Below, I’ve included some interesting breathing exercises for different situations that you may find yourself in.
BREATHING EXERCISES
1) 4-7-8 technique
I’ve heard this technique is great to do just before bed or any time you’re in need of a moment of calm.
- Place the tip of your tongue to the roof of your mouth, just behind your front teeth. Hold this position for the duration of the exercise.
- Breathe in quietly through the nose for 4 seconds.
- Hold your breath for 7 seconds.
- Exhale forcefully through the mouth, pursing the lips and making a “whoosh” sound, for 8 seconds.
Start with four cycles to feel the effects, though it’s noted you should do no more than 8 reps in one sitting.
2) Double Breathing
This rapid breathing technique activates the breath in short bursts. It’s these active movements that excite the sympathetic nervous system (network of nerves that activates your fight or flight response) and make you more alert. To practice double breathing:
- Inhale through the nose with a short, sharp inhalation followed directly by a long, strong inhale.
- Then without pausing, exhale through the nose and mouth with a short, then long exhale.

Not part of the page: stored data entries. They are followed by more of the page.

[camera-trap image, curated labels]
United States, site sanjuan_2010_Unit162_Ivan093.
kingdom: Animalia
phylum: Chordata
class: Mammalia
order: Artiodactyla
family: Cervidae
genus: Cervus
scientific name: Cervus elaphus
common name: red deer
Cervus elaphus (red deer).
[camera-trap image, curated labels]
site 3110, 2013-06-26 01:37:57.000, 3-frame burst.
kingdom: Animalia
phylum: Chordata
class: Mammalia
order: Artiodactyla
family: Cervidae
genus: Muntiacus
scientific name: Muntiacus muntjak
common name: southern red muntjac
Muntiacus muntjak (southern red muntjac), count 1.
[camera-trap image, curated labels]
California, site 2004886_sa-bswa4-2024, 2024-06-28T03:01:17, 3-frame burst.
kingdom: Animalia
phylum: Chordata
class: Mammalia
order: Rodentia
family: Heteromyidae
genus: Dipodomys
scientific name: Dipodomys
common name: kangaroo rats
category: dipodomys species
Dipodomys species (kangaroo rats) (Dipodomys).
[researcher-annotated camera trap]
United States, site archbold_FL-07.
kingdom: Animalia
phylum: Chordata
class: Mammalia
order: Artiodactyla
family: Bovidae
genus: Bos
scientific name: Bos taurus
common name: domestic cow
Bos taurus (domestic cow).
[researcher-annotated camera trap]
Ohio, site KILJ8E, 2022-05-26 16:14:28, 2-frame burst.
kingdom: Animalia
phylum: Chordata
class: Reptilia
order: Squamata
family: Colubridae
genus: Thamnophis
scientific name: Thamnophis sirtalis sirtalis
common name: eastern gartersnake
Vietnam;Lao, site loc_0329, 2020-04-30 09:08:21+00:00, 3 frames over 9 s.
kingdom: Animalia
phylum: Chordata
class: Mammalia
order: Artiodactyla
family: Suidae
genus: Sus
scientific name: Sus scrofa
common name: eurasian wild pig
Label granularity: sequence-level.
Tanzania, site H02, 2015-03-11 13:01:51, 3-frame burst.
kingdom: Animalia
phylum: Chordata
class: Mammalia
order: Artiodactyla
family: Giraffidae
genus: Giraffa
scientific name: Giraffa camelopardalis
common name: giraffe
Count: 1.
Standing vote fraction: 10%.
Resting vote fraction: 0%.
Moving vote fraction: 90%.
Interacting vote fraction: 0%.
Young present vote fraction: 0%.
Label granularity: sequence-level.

Repeat 5 times then pause for a short break before beginning your next round.
3) Valsalva Breathing
The Valsalva maneuver creates a lot of internal pressure in your torso. You do this by bracing. Think of when someone is about to bodycheck you in a sport like hockey. This creates a level of rigidity that protects your spine and core while you’re lifting heavy weight and it makes for a more efficient lift. Rigid structures transfer force better than spongy structures. Your body naturally performs the Valsalva maneuver whenever you’re lifting or pushing something heavy. This breathing technique is probably the one your students will utilize the most in their lives so let’s look at how to do it.
- Take a big belly breath. When you take your big breath, you want your belly to expand, but you don’t want your chest to get big. Think “breathe into my belly.” You’re not really breathing air into your belly. That’s just a cue for you to get the deep breath we’re looking for.
- Close your glottis and exhale against it. The glottis is what allows air to go in and out of your windpipe when you breathe. When you close your glottis and exhale against it, air can’t escape your lungs, which in turn elevates intra-abdominal and intra-thoracic pressure. This provides your “core” the stability it needs to perform a heavy lift.
- Perform the entire lift while continuing to exhale against your closed glottis. Do not let air out while going down or when you’re coming back up with the lift. Keep exhaling against your closed glottis for the entirety of the lift.
- Let the air escape from your glottis after the exertion. After you complete the rep, you can release the air from your glottis.Repeat the process for the next rep.
Try these breathing techniques and use the opportunity to push and exceed your performance limits!